Yeah, I thought you were thinking that way in our earlier discussion 😀 I guess there are two ways to offload rendering to the gpu:
1. drawing triangles on the gpu and pushing the rest as a bitmap to opengl, having opengl compositing the final image (what I was thinking about)
2. rendering triangles on the gpu, retrieving them and rendering the final image through dosbox renderers (what you are thinking about)
No.2 has the advantage of using Dosbox current outputs and basically everything that emulated 2d s3 video does. No.1 would be closer to my glide patch (rendering onto opengl window).

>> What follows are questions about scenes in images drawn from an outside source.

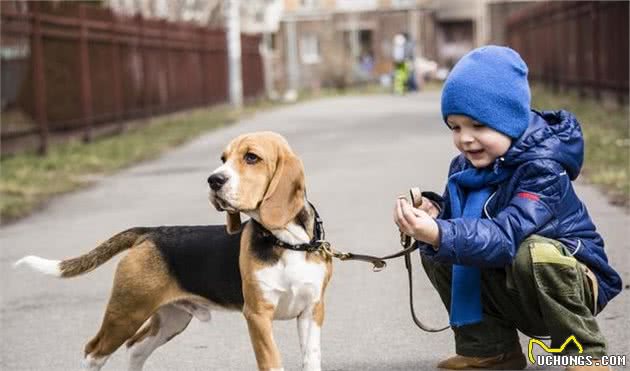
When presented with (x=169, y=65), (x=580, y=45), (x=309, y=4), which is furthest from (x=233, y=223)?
(x=309, y=4)

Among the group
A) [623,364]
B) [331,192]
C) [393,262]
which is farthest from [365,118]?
[623,364]

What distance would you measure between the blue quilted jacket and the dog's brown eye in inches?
28.0

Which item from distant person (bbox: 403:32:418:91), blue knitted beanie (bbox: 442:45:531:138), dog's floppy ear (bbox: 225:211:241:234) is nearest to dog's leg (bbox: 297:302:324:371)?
dog's floppy ear (bbox: 225:211:241:234)

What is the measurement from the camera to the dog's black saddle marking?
5.03 m

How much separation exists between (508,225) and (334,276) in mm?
3317

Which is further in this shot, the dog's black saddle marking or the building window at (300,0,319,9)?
the building window at (300,0,319,9)

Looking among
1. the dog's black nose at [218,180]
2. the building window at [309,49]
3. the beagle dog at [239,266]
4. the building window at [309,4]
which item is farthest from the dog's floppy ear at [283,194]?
the building window at [309,49]

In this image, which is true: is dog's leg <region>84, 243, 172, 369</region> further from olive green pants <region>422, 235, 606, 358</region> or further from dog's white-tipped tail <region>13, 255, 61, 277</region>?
olive green pants <region>422, 235, 606, 358</region>

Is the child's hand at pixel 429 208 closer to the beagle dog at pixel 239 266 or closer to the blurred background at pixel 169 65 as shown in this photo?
the beagle dog at pixel 239 266

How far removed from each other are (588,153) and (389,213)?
4.29m

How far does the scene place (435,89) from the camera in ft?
145

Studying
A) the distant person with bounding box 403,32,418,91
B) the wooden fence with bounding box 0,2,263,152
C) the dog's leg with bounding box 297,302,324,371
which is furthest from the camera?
the distant person with bounding box 403,32,418,91

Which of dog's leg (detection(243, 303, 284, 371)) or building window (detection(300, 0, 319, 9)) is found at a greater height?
building window (detection(300, 0, 319, 9))

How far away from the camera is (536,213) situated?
482 cm
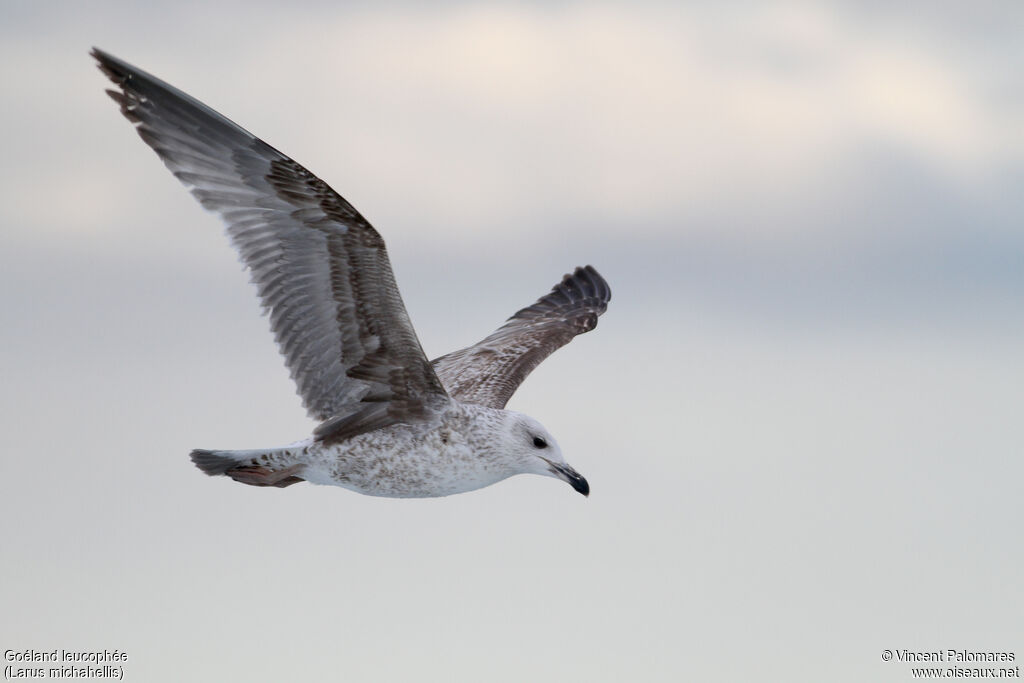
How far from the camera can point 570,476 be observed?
1429cm

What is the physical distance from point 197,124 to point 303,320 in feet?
7.05

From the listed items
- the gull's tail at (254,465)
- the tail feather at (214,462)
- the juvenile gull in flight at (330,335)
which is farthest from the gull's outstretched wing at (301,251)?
the tail feather at (214,462)

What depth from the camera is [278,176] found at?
13445mm

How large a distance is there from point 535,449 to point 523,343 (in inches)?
170

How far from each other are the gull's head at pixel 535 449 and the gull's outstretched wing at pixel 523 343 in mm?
1682

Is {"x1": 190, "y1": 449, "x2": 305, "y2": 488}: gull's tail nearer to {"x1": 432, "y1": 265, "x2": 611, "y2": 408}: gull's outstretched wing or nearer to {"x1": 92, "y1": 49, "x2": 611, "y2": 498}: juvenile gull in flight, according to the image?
{"x1": 92, "y1": 49, "x2": 611, "y2": 498}: juvenile gull in flight

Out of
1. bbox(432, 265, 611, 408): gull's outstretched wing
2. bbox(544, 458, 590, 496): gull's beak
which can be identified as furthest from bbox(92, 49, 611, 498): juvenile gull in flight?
bbox(432, 265, 611, 408): gull's outstretched wing

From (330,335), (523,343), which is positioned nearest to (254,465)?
(330,335)

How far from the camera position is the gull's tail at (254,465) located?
1469 cm

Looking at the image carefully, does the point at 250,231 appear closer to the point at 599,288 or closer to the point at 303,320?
the point at 303,320

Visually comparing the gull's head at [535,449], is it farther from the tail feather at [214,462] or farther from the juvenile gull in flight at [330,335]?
the tail feather at [214,462]

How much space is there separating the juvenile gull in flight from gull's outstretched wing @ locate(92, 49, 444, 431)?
1 cm

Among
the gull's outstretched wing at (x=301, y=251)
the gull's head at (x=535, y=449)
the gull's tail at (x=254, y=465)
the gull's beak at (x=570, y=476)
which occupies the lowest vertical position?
the gull's beak at (x=570, y=476)

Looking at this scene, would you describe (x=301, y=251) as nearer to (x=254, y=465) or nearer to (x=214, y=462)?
(x=254, y=465)
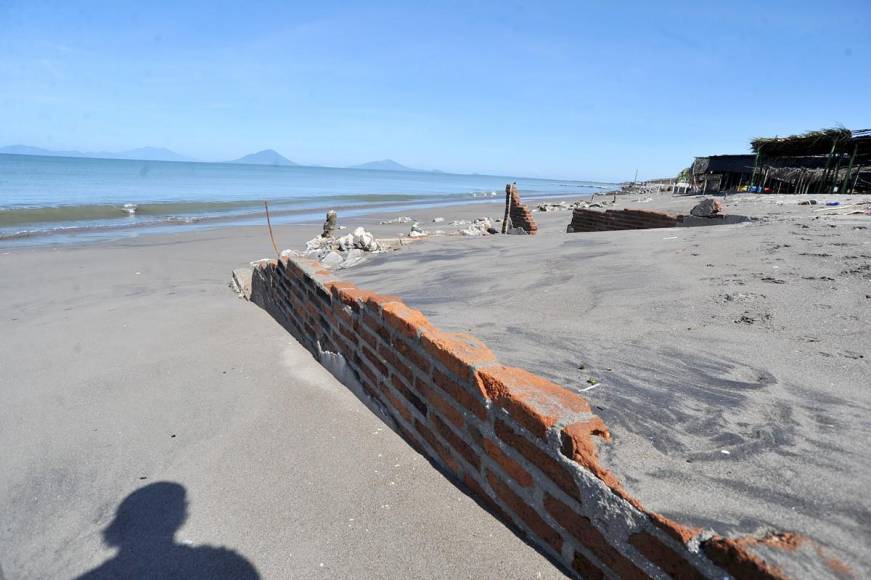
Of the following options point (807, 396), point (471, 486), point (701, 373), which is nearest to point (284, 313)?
point (471, 486)

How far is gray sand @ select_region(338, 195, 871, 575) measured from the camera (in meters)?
1.22

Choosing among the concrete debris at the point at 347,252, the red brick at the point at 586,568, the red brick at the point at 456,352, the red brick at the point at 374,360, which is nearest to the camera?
the red brick at the point at 586,568

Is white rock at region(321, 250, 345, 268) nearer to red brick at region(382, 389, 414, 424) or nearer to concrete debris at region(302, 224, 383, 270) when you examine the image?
concrete debris at region(302, 224, 383, 270)

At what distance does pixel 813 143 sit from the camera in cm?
1638

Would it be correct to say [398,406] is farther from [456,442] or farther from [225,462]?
[225,462]

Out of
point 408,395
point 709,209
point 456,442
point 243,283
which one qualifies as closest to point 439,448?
point 456,442

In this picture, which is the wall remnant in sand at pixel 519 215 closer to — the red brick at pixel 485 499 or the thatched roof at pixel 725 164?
the red brick at pixel 485 499

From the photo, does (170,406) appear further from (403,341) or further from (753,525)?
(753,525)

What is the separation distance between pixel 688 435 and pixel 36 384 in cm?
448

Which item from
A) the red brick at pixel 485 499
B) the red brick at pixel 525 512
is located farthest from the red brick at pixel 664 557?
the red brick at pixel 485 499

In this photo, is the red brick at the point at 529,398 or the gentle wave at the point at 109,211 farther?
the gentle wave at the point at 109,211

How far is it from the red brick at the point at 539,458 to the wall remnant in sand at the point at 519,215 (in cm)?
825

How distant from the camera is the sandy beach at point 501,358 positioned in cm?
139

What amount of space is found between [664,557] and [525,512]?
56 cm
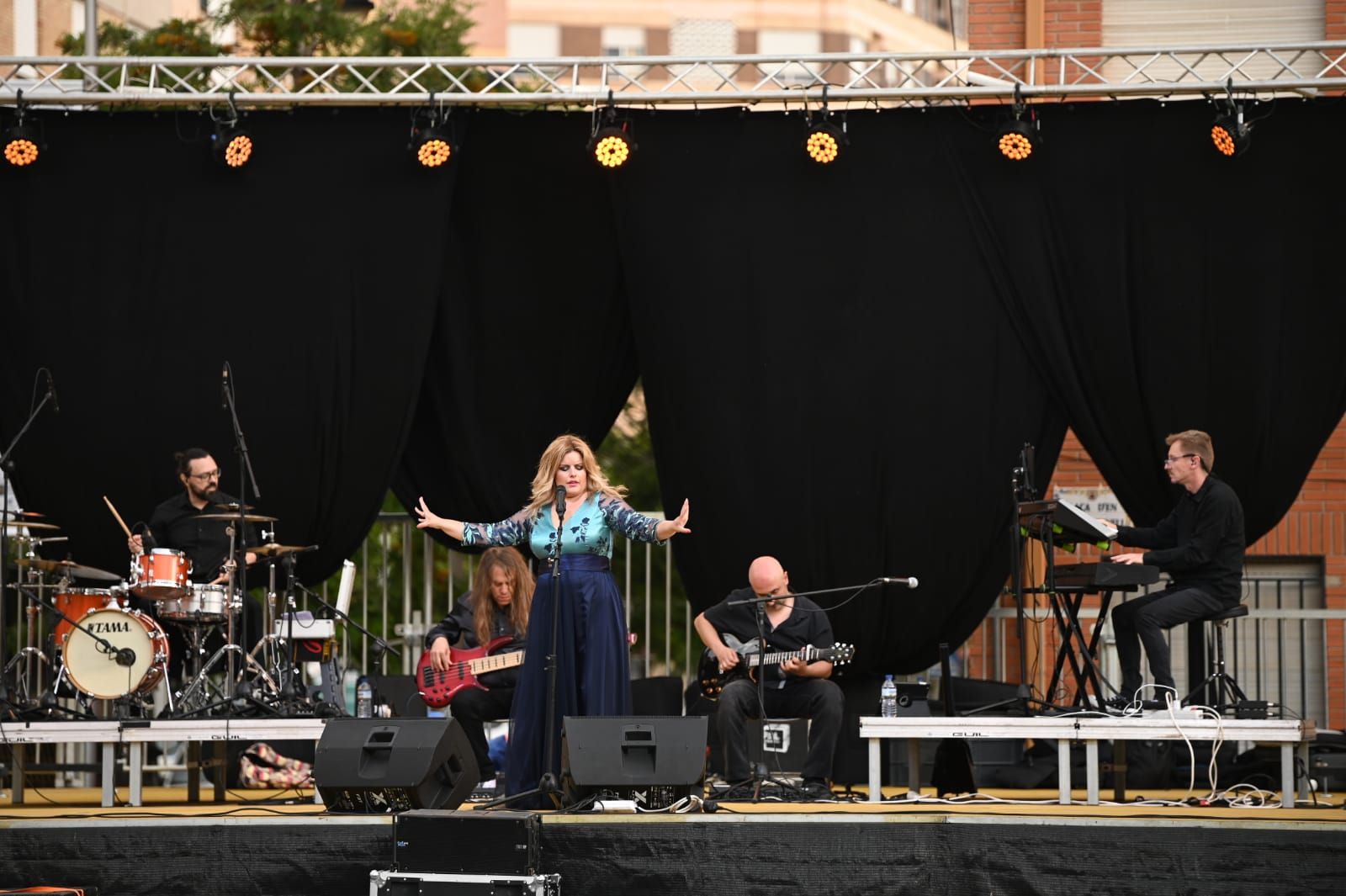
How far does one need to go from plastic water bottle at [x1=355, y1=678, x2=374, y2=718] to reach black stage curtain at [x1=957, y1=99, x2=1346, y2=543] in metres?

Now what I'm afraid, readbacks are slow, much slower than writes which are already slow. There's a way to have readbacks done asynchronously and that would be a must to get decent framerate. So there'd have to be a way to have render to FBO, initiate a readback, do something (perhaps render a new frame in the meantime to a second FBO) and hopefully by then the readback will be finished. I'm afraid having a simple render->readback will be too slow to be useable....I'm pretty fluent in OpenGL (done a whole 3D engine, with FBOs, shaders and all) 😁
edit: my ATi mobile pushes about 20Mpix/s when reading from a texture. That's only 66fps @640x480 or about 40 @800x600 if I did my math right. So doing 30fps @640x480 would take about 50% cpu...writes are at about 140Mpix/s.